Causation and Observational Studies
Suppose the observational study described earlier was carried out, and researchers determined that the percentage succeeding with the combination drug/therapy method was highest, while the percentage succeeding with neither therapy nor drugs was lowest. In other words, suppose there is clear evidence of an association between method used and success rate. Could they then conclude that the combination drug/therapy method causes success more than using neither therapy nor a drug?
It is at precisely this point that we confront the underlying weakness of most observational studies: some members of the sample have opted for certain values of the explanatory variable (method of quitting), while others have opted for other values. It could be that those individuals may be different in additional ways that would also play a role in the response of interest.
For instance, suppose women are more likely to choose certain methods to quit, and suppose women in general tend to quit more successfully than men. The data would make it appear that the method itself was responsible for success, whereas in truth it may just be that being female is the reason for success.
We can express this scenario in terms of the key variables involved. In addition to the explanatory variable (method) and the response variable (success or failure), a third, lurking variable (gender) is tied in (or confounded) with the explanatory variable’s values, and may itself cause the response to be a success or failure. The following diagram illustrates this situation.
Since the difficulty arises because of the lurking variable’s values being tied in with those of the explanatory variable, one way to attempt to unravel the true nature of the relationship between explanatory and response variables is to separate out the effects of the lurking variable. In general, we control for the effects of a lurking variable by separately studying groups that are defined by this variable.
The diagram above demonstrates how straightforward it is to control for the lurking variable gender.
Notice that we did not claim that controlling for gender would allow us to make a definite claim of causation, only that we would be closer to establishing a causal connection. This is due to the fact that other lurking variables may also be involved, such as the level of the participants’ desire to quit. Specifically, those who have chosen to use the drug/therapy method may already be the ones who are most determined to succeed, while those who have chosen to quit without investing in drugs or therapy may, from the outset, be less committed to quitting. The following diagram illustrates this scenario.
To attempt to control for this lurking variable, we could interview the individuals at the outset in order to rate their desire to quit on a scale of 1 (weakest) to 5 (strongest), and study the relationship between method and success separately for each of the five groups. But desire to quit is obviously a very subjective thing, difficult to assign a specific number to. Realistically, we may be unable to effectively control for the lurking variable “desire to quit.”
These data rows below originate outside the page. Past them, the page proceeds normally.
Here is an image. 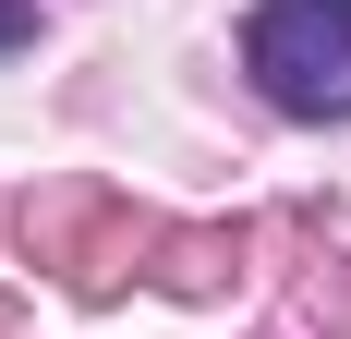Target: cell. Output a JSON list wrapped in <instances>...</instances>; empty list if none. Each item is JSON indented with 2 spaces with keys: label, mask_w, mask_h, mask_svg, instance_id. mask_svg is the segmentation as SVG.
I'll return each mask as SVG.
<instances>
[{
  "label": "cell",
  "mask_w": 351,
  "mask_h": 339,
  "mask_svg": "<svg viewBox=\"0 0 351 339\" xmlns=\"http://www.w3.org/2000/svg\"><path fill=\"white\" fill-rule=\"evenodd\" d=\"M243 61H254V85L279 109H315V121L351 109V0H267Z\"/></svg>",
  "instance_id": "6da1fadb"
},
{
  "label": "cell",
  "mask_w": 351,
  "mask_h": 339,
  "mask_svg": "<svg viewBox=\"0 0 351 339\" xmlns=\"http://www.w3.org/2000/svg\"><path fill=\"white\" fill-rule=\"evenodd\" d=\"M25 25H36V12H25V0H0V36H25Z\"/></svg>",
  "instance_id": "7a4b0ae2"
}]
</instances>
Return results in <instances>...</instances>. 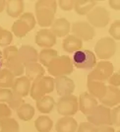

Furthermore, who’s to say that gender and/or desire to quit are the only lurking variables involved? There may be other subtle differences among individuals who choose one of the four various methods that researchers fail to imagine as they attempt to control for possible lurking variables.
For example, smokers who opt to quit using neither therapy nor drugs may tend to be in a lower income bracket than those who opt for (and can afford) drugs and/or therapy. Perhaps smokers in a lower income bracket also tend to be less successful in quitting because more of their family members and co-workers smoke. Thus, socioeconomic status is yet another possible lurking variable in the relationship between cessation method and success rate.
It is because of the existence of a virtually unlimited number of potential lurking variables that we can never be 100% certain of a claim of causation based on an observational study. On the other hand, observational studies are an extremely common tool used by researchers to attempt to draw conclusions about causal connections.
If great care is taken to control for the most likely lurking variables (and to avoid other pitfalls which we will discuss presently), and if common sense indicates that there is good reason for one variable to cause changes in the other, then researchers may assert that an observational study provides good evidence of causation.
Observational studies are subject to other pitfalls besides lurking variables, arising from various aspects of the design for evaluating the explanatory and response values. The next pair of examples illustrates some other difficulties that may arise.
By now you should have an idea of how difficult — or perhaps even impossible — it is to establish causation in an observational study, especially due to the problem of lurking variables.
The key to establishing causation is to rule out the possibility of any lurking variable, or in other words, to ensure that individuals differ only with respect to the values of the explanatory variable.
In general, this is a goal which we have a much better chance of accomplishing by carrying out a well-designed experiment.